Vicdan Vakfı olarak, Kızılay Meşrutiyet Caddesi'ndeki yeni merkezimizde gerçekleştirdiğimiz Vicdan Buluşmaları'nın ilk toplantısında, vakfımızın başkanı Ömer Faruk Gergerlioğlu'nun moderatörlüğünde, genel toplum tarafından zulme uğrayan, ötekileştirilen, haksızlıklara maruz bırakılan, susturulan, çaresizleştirile kardeşlerimizle bir araya getirdik. Bu buluşma, birbirimizi daha iyi anlamak ve empati kurmak için samimi bir sohbetin kapılarını araladı.
Toplantıda, Roman topluluğunun sesini duyduk. Okullarda yer bulamayan, çöp konteynerlerinde, adliye koridorlarında ve geri dönüşüm alanlarında hayatta kalma mücadelesi veren Roman çocuklarının hikayeleri yürekleri burktu. Onların eğitimdeki devamsızlığı ve onlara bu konuda çözem üretilmemesi, toplumun bu kesimine yönelik derin bir ilgisizliği ve ihmal edilmişliği gözler önüne serdi.
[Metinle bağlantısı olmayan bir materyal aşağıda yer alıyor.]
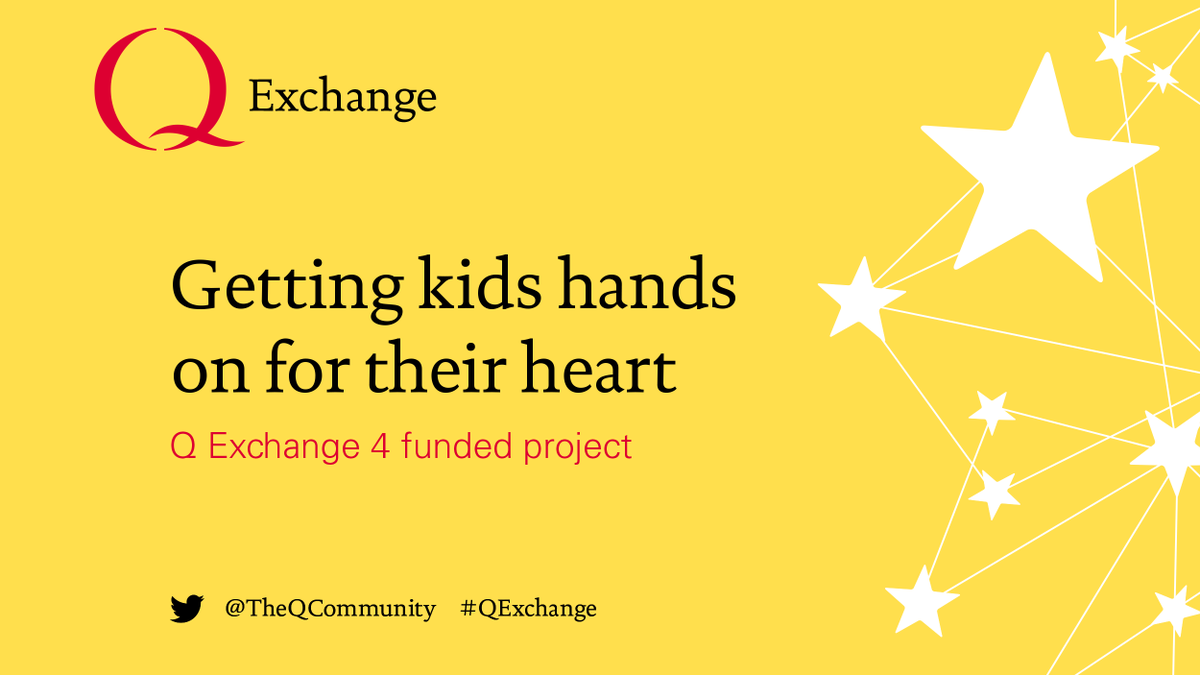 HSCQI's tweet photo. #HSCQI folks our awesome @SouthernHSCT colleagues did it. It's a hattrick!  Their 3 @theQCommunity  #QExchange projects are now #QExchange funded projects. Congrats to the teams @mdocok @jmortonQI
@mcBrideRonan  A 'QItastic' result  #QI  #improving lives Thanks  HSCQI for voting! https://t.co/KcmZ8gMwa6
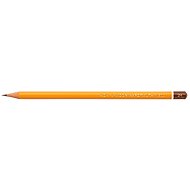 Koh-i-noor Graphite Pencil 1500 2H - Pencil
Ardından sığınmacı ve mülteci dostlarımızın yaşadıklarını dinledik. Onların hikayeleri, yüreğimizde derin izler bıraktı. Türkiye'deki sığınmacı ve mülteciler, sadece hukuki statülerle tanımlanamayacak kadar karmaşık ve zorlu deneyimlere sahip. İş kazalarında yaralanan, kayıt dışı çalıştırılan, toplumun göz ardı ettiği bu insanların yaşam mücadeleleri, hepimizin gözlerini yaşarttı.
Kursiyer teğmen aileleri de bizlerle beraberdi. Onların sesini duymak, yaşadıkları acıları anlamak, bize ne kadar çok ortak noktamız olduğunu hatırlattı. Onların hikayeleri, toplum olarak daha fazla dayanışma ve anlayışa ihtiyacımız olduğunu gösterdi.
Bu buluşmada, farklı hayat hikayelerini dinlerken, her birimiz kendi önyargılarımızla yüzleştik. Belki de ilk kez, “öteki” olarak gördüğümüz insanların gözlerinin içine baktık ve onların da bizim gibi sevinçler, üzüntüler, umutlar ve hayal kırıklıkları yaşadığını gördük. Bu anlar, toplumu saran nefret canavarıyla mücadelede, daha fazla nefret değil, vicdan, merhamet ve empatinin önemini hatırlattı.
Vakfımızın başkanı Ömer Faruk Gergerlioğlu'nun rehberliğindeki bu buluşma, sadece konuşulanları değil, aynı zamanda sessiz kalmış pek çok hikayeyi de gün yüzüne çıkardı. Bu toplantı, bizlere farklılıklarımızın ötesinde, insan olmanın ortak paydasında buluşabileceğimizi gösterdi.
Tüm toplumumuzu pençesine alan nefret canavarı ile mücadele etmenin tek yolunun daha çok nefret değil, vicdan, merhamet ve empati olduğunu bir kez daha iliklerimize kadar hissetmiş olduk.
Vicdan Buluşmaları, toplumun farklı kesimlerinden gelen sesleri duyurarak, birbirlerinin deneyimlerini anlamaya çalıştı ve ortak bir anlayış zemini oluşturdu. Bu toplantı, sadece bir başlangıçtı. Vicdan Vakfı olarak, bu buluşmaları sürdürerek, daha adil, anlayışlı ve kapsayıcı bir toplum inşa etme yolunda emin adımlarla ilerlemeye devam edeceğiz. Her bir buluşmamız, toplumumuzun farklı renklerinin seslerini duyuracak, birbirimizi daha iyi anlamamıza ve empati kurmamıza yardımcı olacak. Vicdan Buluşmaları, toplumsal dayanışmayı güçlendirmek ve daha iyi bir dünya inşa etmek için önemli bir platform olarak kalacak.